The retail giant Wal-Mart got a lot of attention last week with the announcement that around half a million of its workers would get a raise in April, setting their wage floor at $9 per hour. The plan is to move it to $10 by next year. This is due in part to a big push by Wal-Mart workers, labor groups and others to get the company to step up.
The NY Times made some interesting points in this editorial:
There is no doubt, for example, that many more workers at Walmart (and elsewhere) would be making the federal minimum wage but for the fact that 29 states and the District of Columbia, as well as some cities, now have minimums above the federal level.
There is also little doubt that Walmart (and other employers) would pay more if low wages were not, in effect, subsidized by taxpayers, who pay for the food stamps and other public assistance that low-wage workers rely on to get by. This argues for improved labor standards that would shift the burden back to employers.

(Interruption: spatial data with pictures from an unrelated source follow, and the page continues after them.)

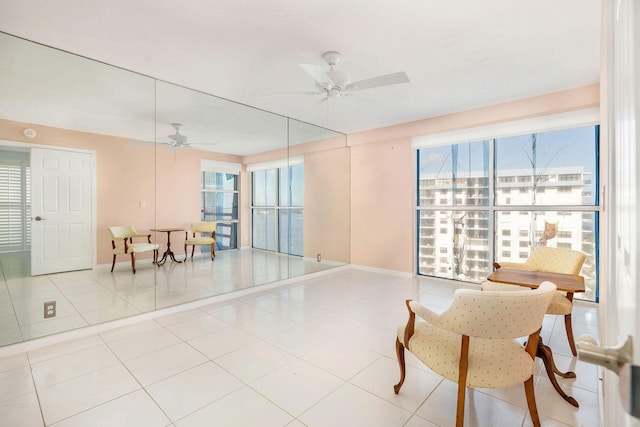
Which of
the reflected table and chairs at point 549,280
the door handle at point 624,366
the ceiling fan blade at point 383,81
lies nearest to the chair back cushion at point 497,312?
the reflected table and chairs at point 549,280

Clearly, the federal minimum wage, unchanged since 2009, needs updating. Overtime-pay standards have not been meaningfully updated since the mid-1970s. Collective bargaining protections also have been serially weakened by legislation in the states and by court rulings.Roger to all that.
Meanwhile, the federal minimum wage has been stuck at $7.25 for almost six years. The obvious question is, if Wal-Mart can do it, why can't Congress? But I think most people reading this know the answer to that.